===== PASSAGE SHOWN
Bank of Israel Holds Rates, Sees Economic Risks From Delta Variant

YERUSHALAYIM (Reuters) -
The Bank of Israel building in Yerushalayim. (Reuters/Ronen Zvulun/File Photo)

The Bank of Israel held its benchmark interest rate at 0.1% for a 10th straight policy meeting on Monday, citing risks to the economic recovery from the emerging Delta variant in the COVID-19 pandemic.

Inflation has begun to climb in Israel but, as with other central banks, policymakers have said it is difficult to determine whether the rise is transitory, and pandemic concerns remain.

While Israel’s economy is largely open amid a steep drop in virus infections, the number of cases has gradually risen in recent weeks.

“At this stage, the morbidity level is low, but the spread of the disease poses some risk to the continued recovery of the economy,” the central bank said in a statement, largely referring to the labor market.

“The [Monetary] Committee will therefore continue to conduct a very accommodative monetary policy for a prolonged time.”

The bank’s staff lowered its economic growth estimate for 2021 to 5.5% from 6.3%, but foresees 6% growth in 2022, saying they expected the monetary policy committee to keep rates steady after doing so ever since cutting them from 0.25% more than a year ago.

With the next rate move widely expected to be an increase in 2022 or 2023, analysts had sought more clarity from the Bank of Israel on its quantitative easing (QE) programs. The central bank is some NIS 20 billion ($6 billion) shy of a planned ceiling of NIS 85 billion ($26 billion) in government bond purchases that have stabilized bond yields.
==========
===== DATA
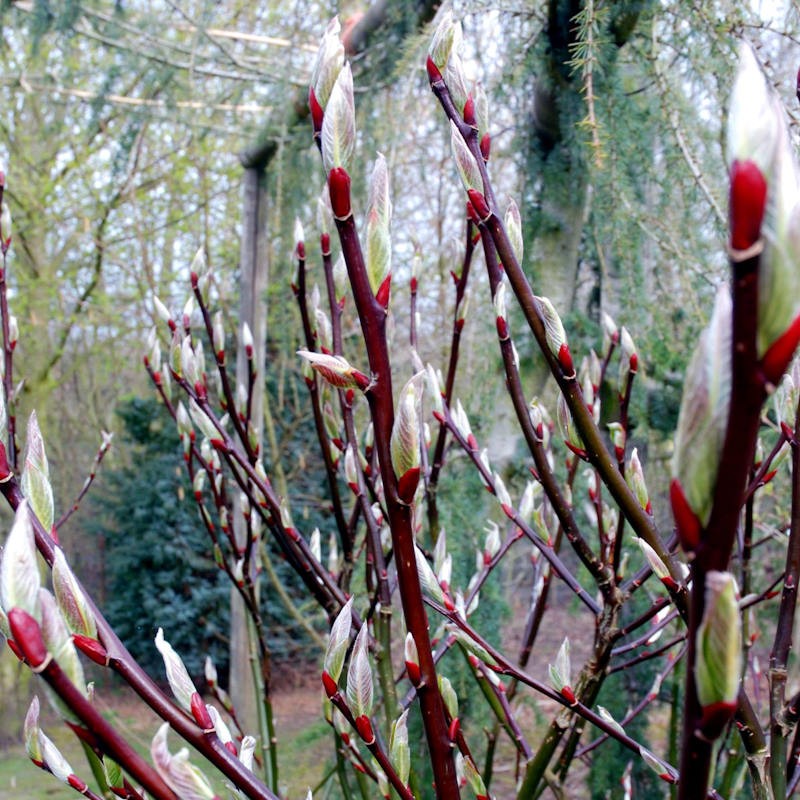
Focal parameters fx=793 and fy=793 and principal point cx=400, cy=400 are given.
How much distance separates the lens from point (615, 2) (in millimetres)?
1579

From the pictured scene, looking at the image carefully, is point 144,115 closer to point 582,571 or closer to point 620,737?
point 582,571

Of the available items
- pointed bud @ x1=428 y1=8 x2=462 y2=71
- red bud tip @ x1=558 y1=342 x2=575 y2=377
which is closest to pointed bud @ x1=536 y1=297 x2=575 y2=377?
red bud tip @ x1=558 y1=342 x2=575 y2=377

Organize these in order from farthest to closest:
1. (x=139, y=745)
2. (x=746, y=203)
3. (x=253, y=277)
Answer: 1. (x=139, y=745)
2. (x=253, y=277)
3. (x=746, y=203)

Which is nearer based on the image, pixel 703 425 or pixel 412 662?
pixel 703 425

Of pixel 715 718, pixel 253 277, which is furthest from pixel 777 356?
pixel 253 277

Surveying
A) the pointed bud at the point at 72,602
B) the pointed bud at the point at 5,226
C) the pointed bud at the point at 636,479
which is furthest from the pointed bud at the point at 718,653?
the pointed bud at the point at 5,226

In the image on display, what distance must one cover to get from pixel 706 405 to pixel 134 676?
356 millimetres

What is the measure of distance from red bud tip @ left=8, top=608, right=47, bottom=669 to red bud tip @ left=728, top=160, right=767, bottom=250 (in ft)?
1.00

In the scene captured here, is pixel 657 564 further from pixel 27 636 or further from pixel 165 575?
pixel 165 575

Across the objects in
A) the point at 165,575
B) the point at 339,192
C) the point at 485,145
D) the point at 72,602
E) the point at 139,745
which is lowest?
the point at 139,745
==========
WHAT NEEDS TO BE DONE
In the Bank of Israel report, write out everything from "Inflation has begun" down to "in recent weeks.", substituting "temporary" for "transitory".

EXPECTED ANSWER
Inflation has begun to climb in Israel but, as with other central banks, policymakers have said it is difficult to determine whether the rise is temporary, and pandemic concerns remain.

While Israel’s economy is largely open amid a steep drop in virus infections, the number of cases has gradually risen in recent weeks.